_GOAL:_ Gather every line of the items below that contains the string "grille", matching its case exactly.

***

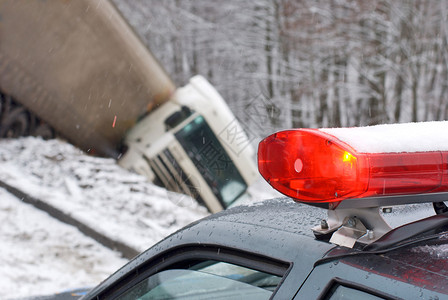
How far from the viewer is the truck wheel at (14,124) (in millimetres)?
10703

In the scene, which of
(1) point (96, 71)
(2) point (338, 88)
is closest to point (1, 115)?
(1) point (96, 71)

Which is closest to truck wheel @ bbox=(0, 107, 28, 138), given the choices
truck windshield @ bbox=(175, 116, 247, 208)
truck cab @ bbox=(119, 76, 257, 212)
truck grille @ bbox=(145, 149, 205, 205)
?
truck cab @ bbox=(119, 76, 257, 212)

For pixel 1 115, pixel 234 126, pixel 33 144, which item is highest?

***

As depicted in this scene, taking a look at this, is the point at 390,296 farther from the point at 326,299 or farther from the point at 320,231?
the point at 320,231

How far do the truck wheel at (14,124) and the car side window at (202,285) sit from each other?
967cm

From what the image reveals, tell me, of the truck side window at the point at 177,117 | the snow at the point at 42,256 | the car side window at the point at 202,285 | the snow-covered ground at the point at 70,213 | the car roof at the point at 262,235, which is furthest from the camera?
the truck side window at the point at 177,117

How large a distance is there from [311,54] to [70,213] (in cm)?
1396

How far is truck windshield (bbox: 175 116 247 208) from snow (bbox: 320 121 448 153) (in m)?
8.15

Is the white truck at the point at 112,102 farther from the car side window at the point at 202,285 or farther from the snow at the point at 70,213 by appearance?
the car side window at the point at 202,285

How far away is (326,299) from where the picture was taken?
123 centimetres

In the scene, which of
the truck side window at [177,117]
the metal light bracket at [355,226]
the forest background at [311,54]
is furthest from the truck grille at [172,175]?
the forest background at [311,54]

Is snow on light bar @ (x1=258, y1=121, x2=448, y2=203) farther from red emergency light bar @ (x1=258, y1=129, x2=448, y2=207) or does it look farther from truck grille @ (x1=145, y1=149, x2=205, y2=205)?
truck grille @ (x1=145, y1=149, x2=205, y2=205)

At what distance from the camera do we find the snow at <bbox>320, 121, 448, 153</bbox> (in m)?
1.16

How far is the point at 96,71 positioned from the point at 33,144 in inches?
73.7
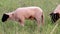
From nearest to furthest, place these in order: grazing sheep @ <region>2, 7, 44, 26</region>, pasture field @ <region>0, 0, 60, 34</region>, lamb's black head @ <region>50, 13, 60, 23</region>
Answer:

***

_SOLUTION FOR THIS PROBLEM:_
truck grille @ bbox=(145, 149, 205, 205)
is furthest from the truck grille at [172,175]?
Is snow on light bar @ (x1=258, y1=121, x2=448, y2=203) farther from red emergency light bar @ (x1=258, y1=129, x2=448, y2=207) or does it look farther from truck grille @ (x1=145, y1=149, x2=205, y2=205)?
truck grille @ (x1=145, y1=149, x2=205, y2=205)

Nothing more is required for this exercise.